Иллюстрация Ф. Пласа.
— А вы скучаете по собственным героям, закончив сочинять о них историю?
— О, да, скучаю. Иногда. Хотя, наверное, не столько по героям, а сколько по тому, что с ними связано: по атмосфере, настроению и чувствам. Когда ты пишешь книгу, она как будто бы становится твоим партнёром, твоим советчиком, твоим воображаемым приятелем, а может — просто другом. Закончив сочинять, ты с ней прощаешься и чувствуешь себя при этом, как человек, оставленный на острове.
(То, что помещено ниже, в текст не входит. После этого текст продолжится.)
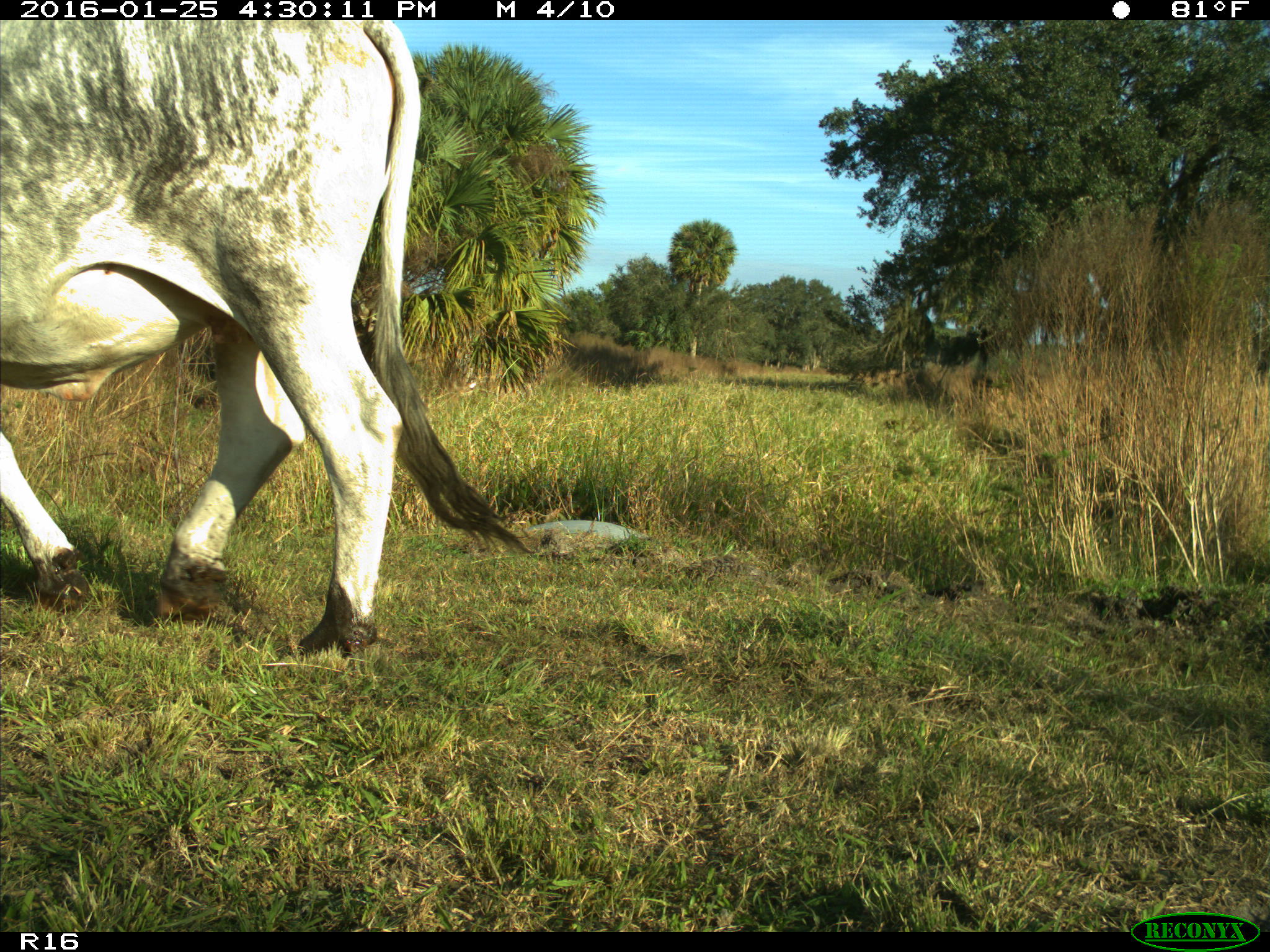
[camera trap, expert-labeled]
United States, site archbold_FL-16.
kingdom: Animalia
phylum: Chordata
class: Mammalia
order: Artiodactyla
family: Bovidae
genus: Bos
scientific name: Bos taurus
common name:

— Возможно, вы порой встречаете героев, придуманных другими, с которыми бы вам хотелось выпить кофе, пройтись по городу, послушать музыку, порисовать и поболтать?
— Подростком я с ума сходил по Лорелин — то есть сержанту Лорелин — из комиксов «Валериан и город тысячи планет» Пьера Кристин и Жан-Клода Мезьера. Валериан всё вечно делал как положено: по букве, по закону, — он был таким героем, с которого берут пример. Но мне он, если честно, казался солдафоном. Тогда как Лорелин меня всегда смешила. Она была забавной, ужасно непослушной и очень-очень умной: на самом деле Лорелин его всё время заставляла сомневаться в принятии решений и выборе разумного пути, — по существу, она вела Валериана дальше. Ну, и конечно же, она была красивой — такой обворожительной и милой. И я... я, правда, был в неё влюблён. А кроме Лорелин, мне очень нравился Джон Сильвер из «Острова сокровищ», — вот с кем бы я хотел свести знакомство. Мне кажется, что у него я мог бы научиться рассказывать истории... И ладить с попугаем, сидящим на плече.